Although the Senate hearing was the banner story of the television news programs, reports on the matter were mostly focused on the finger-pointing between Sta. Isabel and Dumlao. The face-off was given more prominence than that of the points raised by senators, such as Lacson’s retort to the PNP leadership regarding cases involving scalawag policemen.

This was not the case for the Inquirer and Star which described Lacson’s video in full in their lead story on January 27. (“Lacson exposes more police scams,” Inquirer; “Lacson’s video shows ‘tokhang for ransom’,” Star)

Where to go from here

It would be media’s failure to remain in passive and reactive mode, with little effort to clarify the big picture that reveals criminals in uniform. The topics raised in the hearing could have made it easier for the media to look at the bigger picture—the role of the police in the killing of over 7,000 drug suspects, targeted without the mandated observance of due process.
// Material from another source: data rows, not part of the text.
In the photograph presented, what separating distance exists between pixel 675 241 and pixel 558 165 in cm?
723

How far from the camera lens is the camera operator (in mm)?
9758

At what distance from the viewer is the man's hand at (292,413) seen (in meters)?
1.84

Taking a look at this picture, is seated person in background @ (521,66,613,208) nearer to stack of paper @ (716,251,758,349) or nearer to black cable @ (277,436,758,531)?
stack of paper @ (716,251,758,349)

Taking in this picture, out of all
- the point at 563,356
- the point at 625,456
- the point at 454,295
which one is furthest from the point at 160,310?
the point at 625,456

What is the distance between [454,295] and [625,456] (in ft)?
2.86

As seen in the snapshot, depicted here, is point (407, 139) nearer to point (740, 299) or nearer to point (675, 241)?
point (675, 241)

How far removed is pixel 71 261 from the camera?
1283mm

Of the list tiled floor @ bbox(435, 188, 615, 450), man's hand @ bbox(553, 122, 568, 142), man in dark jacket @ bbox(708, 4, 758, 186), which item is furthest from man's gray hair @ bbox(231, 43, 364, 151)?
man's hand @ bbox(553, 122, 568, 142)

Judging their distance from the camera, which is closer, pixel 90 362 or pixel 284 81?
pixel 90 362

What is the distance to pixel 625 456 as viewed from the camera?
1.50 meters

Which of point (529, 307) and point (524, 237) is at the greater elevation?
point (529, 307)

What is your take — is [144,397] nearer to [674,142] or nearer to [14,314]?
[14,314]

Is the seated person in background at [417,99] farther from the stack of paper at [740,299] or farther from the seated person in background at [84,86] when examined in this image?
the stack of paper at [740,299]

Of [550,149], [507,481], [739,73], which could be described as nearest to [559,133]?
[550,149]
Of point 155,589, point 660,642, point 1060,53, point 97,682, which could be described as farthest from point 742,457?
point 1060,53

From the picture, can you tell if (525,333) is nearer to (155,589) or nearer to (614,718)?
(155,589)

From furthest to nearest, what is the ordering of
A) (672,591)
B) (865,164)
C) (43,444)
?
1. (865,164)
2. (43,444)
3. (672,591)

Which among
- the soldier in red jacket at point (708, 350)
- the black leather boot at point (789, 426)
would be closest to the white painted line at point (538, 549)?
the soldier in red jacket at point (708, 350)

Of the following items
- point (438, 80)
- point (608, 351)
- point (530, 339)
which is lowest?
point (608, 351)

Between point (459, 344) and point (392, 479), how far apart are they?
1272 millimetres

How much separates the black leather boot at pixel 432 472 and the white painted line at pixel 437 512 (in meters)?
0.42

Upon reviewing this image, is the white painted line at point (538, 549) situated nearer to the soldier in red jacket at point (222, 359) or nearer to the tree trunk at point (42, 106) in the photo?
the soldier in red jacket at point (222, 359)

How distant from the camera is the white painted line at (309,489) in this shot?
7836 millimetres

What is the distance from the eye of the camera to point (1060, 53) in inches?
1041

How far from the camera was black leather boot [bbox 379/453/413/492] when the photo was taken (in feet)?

Following the Senate hearing on Jee’s kidnap-slay, Duterte dissolved the PNP Anti-Illegal Drugs Group (AIDG) and Dela Rosa halted the anti-illegal drugs operations by the police immediately.

With the issue now out in the open, the media must continue following the case. It has every reason to follow every lead possible that could lead to strong evidence of police abuse in the conduct of the drug war.

So far the list of cases supporting the premise are the killing of anti-crime crusader Zenaida Luz in October 2016 by masked men who turned out to be policemen; and the death of Albuera Mayor Rolando Espinosa Sr. in an alleged shootout incident inside his holding cell as authorities served him a warrant of arrest in November of the same year.

So far, despite Dela Rosa’s proclaimed resolution, no findings have proven that he is serious about cleaning up the PNP stables. Hopefully, the media have not been persuaded otherwise by his show of public scolding and ordering push-ups for his men.